Que a morte de tudo em que acredito não me tape os ouvidos e a boca, pois metade de mim é o que eu grito, mas a outra metade é silêncio.
Que a música que ouço ao longe seja linda, ainda que tristeza.
Que (...) [as pessoas ] que eu amo sejam pra sempre amadas, mesmo que distante, porque metade de mim é partida, mas a outra metade é saudade.
Que as palavras que falo não sejam ouvidas como prece nem repetidas com fervor, apenas respeitadas como a única coisa que resta a [ uma mulher ] inundada de sentimento, porque metade de mim é o que ouço, mas a outra metade é o que calo.
Que essa minha vontade de ir embora se transforme na calma e na paz que eu mereço.
Que essa tensão que me corrói por dentro seja um dia recompensada, porque metade de mim é o que penso e a outra metade, um vulcão.
Que o medo da solidão se afaste. Que o convívio comigo mesmo se torne ao menos suportável
Que o espelho reflita em meu rosto um doce sorriso que me lembro ter dado na infância, porque metade de mim é a lembrança do que fui, e a outra metade não sei.

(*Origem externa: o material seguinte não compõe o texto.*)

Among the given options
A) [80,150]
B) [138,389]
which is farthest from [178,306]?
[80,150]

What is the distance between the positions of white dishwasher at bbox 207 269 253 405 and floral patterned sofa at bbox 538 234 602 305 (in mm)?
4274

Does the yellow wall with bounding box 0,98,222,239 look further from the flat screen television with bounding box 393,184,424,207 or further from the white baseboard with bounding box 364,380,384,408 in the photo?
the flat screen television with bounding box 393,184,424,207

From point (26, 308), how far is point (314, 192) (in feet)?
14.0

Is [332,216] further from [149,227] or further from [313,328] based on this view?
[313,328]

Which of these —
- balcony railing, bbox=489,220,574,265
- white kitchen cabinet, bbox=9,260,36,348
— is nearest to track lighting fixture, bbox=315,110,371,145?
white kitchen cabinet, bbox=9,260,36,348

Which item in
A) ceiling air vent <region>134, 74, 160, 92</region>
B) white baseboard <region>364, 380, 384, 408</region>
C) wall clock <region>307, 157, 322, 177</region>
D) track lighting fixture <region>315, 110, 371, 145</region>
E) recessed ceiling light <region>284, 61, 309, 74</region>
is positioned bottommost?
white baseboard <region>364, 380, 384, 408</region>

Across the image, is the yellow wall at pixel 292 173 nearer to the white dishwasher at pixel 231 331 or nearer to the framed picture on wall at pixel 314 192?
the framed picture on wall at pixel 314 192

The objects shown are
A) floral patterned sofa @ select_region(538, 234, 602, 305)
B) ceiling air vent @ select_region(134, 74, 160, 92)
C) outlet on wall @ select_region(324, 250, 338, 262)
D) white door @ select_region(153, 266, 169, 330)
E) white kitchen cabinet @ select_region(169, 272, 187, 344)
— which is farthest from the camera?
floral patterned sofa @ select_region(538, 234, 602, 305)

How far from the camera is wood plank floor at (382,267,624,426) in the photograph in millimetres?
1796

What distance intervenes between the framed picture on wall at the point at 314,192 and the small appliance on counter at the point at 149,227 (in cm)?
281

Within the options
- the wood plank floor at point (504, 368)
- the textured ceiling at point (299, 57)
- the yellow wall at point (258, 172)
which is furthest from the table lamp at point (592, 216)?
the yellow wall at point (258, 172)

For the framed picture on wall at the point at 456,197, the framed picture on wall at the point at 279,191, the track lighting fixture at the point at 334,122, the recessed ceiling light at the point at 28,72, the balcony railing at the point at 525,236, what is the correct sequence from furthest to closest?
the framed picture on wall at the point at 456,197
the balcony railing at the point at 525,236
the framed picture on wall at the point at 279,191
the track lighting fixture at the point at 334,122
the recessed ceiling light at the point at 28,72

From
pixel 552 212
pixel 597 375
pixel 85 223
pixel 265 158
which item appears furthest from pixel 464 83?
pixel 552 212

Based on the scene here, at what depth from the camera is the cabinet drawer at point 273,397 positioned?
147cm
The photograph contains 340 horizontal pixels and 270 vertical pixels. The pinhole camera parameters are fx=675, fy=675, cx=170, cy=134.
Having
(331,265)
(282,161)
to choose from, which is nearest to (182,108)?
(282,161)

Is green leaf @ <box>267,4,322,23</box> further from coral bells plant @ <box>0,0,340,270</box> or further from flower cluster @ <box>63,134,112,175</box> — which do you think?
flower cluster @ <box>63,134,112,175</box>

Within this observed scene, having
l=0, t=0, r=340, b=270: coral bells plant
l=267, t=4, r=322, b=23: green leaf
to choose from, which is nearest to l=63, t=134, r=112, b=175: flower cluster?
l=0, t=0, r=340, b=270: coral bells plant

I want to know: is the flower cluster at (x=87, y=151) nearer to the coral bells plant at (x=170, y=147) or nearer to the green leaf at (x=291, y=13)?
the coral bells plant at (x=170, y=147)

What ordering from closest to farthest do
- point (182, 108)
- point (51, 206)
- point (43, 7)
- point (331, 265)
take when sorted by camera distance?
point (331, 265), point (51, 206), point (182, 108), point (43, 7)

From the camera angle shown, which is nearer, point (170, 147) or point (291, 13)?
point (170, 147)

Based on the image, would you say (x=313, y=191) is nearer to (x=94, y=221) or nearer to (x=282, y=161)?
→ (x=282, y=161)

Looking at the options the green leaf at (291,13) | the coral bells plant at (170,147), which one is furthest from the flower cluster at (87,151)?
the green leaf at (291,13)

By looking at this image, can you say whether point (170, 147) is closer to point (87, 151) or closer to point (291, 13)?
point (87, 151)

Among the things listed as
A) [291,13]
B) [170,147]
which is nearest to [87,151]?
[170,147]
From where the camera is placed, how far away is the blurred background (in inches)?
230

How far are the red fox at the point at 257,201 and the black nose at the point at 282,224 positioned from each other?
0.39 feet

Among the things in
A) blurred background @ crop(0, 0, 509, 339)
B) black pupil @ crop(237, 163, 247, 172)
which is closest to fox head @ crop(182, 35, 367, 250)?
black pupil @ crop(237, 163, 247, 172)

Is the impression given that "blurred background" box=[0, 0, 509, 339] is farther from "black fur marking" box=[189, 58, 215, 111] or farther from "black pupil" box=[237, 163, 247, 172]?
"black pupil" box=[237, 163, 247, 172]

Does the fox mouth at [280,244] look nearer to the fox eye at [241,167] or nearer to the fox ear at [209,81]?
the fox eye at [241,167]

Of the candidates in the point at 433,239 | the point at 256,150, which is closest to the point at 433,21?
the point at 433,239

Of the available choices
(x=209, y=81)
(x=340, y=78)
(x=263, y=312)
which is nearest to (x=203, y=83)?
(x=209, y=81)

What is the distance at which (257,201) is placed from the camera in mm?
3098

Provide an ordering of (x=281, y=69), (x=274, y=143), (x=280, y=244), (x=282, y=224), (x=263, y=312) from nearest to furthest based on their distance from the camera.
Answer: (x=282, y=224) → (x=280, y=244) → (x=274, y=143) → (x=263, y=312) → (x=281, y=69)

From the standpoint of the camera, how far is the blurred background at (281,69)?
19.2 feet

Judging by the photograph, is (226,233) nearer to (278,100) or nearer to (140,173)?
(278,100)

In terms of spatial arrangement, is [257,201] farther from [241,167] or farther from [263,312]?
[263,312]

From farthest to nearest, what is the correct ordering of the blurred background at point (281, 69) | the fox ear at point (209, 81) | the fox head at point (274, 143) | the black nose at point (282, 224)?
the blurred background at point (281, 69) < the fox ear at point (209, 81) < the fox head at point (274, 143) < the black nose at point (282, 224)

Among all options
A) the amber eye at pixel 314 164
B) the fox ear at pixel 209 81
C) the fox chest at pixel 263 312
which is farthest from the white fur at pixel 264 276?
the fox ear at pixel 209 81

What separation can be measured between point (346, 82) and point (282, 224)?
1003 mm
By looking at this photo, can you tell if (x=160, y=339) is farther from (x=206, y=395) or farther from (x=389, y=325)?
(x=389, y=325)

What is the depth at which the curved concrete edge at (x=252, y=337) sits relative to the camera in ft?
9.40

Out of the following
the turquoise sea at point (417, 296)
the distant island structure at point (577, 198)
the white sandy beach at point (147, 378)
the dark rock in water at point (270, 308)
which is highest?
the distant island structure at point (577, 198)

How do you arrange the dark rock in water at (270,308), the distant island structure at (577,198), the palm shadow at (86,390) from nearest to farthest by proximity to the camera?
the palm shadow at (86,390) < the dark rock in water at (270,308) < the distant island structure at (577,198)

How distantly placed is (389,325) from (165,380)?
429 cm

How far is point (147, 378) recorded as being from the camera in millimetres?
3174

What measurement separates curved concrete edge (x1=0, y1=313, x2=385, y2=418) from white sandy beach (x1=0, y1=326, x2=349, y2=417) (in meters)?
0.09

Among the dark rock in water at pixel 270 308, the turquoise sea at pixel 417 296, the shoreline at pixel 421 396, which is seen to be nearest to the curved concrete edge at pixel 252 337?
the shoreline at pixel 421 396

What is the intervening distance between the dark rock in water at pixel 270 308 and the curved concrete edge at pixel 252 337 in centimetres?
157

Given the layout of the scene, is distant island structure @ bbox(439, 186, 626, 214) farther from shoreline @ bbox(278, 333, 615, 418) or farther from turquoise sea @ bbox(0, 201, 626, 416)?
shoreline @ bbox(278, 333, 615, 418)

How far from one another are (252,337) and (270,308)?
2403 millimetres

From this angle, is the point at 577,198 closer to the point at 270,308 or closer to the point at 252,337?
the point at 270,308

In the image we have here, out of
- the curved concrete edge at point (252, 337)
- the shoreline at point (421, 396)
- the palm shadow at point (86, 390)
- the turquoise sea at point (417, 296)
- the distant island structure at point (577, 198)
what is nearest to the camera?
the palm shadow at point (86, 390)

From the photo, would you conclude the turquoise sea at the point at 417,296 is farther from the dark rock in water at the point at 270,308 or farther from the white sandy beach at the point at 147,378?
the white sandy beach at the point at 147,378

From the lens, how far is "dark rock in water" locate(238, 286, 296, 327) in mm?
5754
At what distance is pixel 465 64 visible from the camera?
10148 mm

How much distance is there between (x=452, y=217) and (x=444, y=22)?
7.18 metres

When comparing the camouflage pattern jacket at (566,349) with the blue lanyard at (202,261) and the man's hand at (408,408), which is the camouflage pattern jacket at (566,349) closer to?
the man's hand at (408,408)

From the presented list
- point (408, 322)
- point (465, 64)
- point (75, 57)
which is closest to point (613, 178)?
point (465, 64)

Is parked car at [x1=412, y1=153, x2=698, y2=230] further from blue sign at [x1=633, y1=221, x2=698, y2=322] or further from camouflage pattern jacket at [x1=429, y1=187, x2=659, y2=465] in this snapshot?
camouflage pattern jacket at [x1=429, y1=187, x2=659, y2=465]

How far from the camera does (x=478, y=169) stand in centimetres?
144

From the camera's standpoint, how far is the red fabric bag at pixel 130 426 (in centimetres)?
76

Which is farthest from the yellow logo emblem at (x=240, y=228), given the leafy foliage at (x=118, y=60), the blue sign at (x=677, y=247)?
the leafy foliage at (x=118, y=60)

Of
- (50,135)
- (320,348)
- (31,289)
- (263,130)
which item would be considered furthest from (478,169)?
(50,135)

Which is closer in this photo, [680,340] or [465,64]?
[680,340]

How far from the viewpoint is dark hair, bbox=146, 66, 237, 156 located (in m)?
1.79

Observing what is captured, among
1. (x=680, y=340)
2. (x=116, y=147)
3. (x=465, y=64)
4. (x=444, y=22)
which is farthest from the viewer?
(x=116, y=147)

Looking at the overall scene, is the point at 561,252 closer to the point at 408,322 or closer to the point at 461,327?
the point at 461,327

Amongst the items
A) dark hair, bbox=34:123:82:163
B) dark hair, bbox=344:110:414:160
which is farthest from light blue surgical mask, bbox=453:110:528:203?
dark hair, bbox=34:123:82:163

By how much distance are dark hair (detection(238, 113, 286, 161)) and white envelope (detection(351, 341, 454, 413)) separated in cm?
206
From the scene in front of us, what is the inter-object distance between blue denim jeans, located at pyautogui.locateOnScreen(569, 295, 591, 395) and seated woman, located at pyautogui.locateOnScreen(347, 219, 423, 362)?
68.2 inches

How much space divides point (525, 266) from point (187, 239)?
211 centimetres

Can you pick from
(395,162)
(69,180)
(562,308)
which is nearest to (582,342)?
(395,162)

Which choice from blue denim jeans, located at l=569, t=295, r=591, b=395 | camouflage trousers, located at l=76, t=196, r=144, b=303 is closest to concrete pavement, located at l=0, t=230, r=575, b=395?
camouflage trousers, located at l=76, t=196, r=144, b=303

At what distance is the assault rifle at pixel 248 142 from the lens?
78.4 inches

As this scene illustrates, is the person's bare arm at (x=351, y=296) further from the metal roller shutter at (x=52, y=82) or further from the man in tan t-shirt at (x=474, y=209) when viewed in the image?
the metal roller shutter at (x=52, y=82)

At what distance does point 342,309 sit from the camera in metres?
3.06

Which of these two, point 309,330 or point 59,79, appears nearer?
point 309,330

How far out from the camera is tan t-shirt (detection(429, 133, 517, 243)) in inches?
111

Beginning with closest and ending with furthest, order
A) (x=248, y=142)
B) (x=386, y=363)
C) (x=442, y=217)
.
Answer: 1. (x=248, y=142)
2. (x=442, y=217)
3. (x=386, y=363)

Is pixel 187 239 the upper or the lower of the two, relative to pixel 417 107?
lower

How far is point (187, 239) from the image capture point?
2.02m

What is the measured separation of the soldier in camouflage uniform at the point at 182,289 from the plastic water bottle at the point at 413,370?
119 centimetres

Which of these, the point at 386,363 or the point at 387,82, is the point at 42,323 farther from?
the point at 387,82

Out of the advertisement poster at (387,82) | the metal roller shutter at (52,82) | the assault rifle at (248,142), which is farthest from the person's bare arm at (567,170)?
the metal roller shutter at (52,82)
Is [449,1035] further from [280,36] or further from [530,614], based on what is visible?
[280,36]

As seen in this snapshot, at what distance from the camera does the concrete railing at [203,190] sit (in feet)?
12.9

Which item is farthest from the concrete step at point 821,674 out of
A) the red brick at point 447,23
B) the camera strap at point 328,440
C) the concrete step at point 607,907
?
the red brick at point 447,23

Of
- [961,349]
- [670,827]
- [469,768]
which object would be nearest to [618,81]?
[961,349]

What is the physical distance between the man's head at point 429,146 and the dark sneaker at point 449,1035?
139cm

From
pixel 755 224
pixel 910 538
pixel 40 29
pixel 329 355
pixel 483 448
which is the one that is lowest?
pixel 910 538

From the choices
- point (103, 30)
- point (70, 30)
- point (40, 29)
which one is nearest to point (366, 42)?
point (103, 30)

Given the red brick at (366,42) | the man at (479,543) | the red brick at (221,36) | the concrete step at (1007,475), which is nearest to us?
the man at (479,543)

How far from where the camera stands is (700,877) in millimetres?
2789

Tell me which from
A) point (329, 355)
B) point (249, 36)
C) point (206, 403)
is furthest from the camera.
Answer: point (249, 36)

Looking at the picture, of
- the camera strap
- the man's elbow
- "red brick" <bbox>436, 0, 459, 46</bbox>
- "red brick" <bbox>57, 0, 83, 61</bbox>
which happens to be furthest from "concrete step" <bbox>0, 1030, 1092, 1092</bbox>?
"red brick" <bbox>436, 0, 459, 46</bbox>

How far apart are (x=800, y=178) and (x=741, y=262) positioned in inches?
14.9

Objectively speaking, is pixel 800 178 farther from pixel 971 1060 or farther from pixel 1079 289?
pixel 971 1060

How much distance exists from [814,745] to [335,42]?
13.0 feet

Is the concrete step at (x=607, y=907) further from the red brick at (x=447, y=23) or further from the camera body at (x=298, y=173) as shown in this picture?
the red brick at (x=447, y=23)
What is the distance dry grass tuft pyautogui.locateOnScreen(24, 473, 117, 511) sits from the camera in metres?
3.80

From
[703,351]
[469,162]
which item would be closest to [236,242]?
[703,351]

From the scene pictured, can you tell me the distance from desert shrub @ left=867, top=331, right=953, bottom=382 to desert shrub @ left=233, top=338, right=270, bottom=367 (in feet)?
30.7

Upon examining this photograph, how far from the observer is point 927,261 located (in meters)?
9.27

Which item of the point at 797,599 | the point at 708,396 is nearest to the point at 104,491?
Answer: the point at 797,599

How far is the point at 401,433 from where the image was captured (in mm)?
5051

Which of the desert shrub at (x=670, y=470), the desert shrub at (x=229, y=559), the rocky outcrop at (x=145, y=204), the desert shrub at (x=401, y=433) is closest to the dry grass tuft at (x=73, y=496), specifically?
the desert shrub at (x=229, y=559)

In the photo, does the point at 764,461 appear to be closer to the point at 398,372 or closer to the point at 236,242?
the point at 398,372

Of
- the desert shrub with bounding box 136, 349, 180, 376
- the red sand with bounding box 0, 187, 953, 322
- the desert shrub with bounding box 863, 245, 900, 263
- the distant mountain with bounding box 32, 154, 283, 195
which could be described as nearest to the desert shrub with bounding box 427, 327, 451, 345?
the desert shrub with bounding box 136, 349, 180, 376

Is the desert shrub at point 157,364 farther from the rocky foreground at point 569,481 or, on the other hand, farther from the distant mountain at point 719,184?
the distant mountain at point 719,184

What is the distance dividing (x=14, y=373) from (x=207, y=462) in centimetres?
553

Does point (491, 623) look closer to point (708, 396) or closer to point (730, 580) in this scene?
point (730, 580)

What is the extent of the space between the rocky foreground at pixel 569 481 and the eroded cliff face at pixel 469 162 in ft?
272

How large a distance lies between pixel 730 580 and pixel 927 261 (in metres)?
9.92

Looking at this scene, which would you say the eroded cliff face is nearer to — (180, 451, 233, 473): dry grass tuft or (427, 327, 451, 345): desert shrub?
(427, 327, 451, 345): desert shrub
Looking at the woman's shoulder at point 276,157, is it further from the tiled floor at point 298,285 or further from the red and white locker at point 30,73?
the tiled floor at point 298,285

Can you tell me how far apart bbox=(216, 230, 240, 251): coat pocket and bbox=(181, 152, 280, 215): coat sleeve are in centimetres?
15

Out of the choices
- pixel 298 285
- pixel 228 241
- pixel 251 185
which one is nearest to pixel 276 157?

Que não seja preciso mais que uma simples alegria pra me fazer aquietar o espírito e que o teu silêncio me fale cada vez mais, porque metade de mim é abrigo, mas a outra metade é cansaço.
Que a arte nos aponte uma resposta, mesmo que ela não saiba, e que ninguém a tente complicar, pois é preciso simplicidade pra fazê-la florescer, porque metade de mim é platéia e a outra metade é a canção.
E que a minha loucura seja perdoada, porque metade de mim é amor e a outra metade também.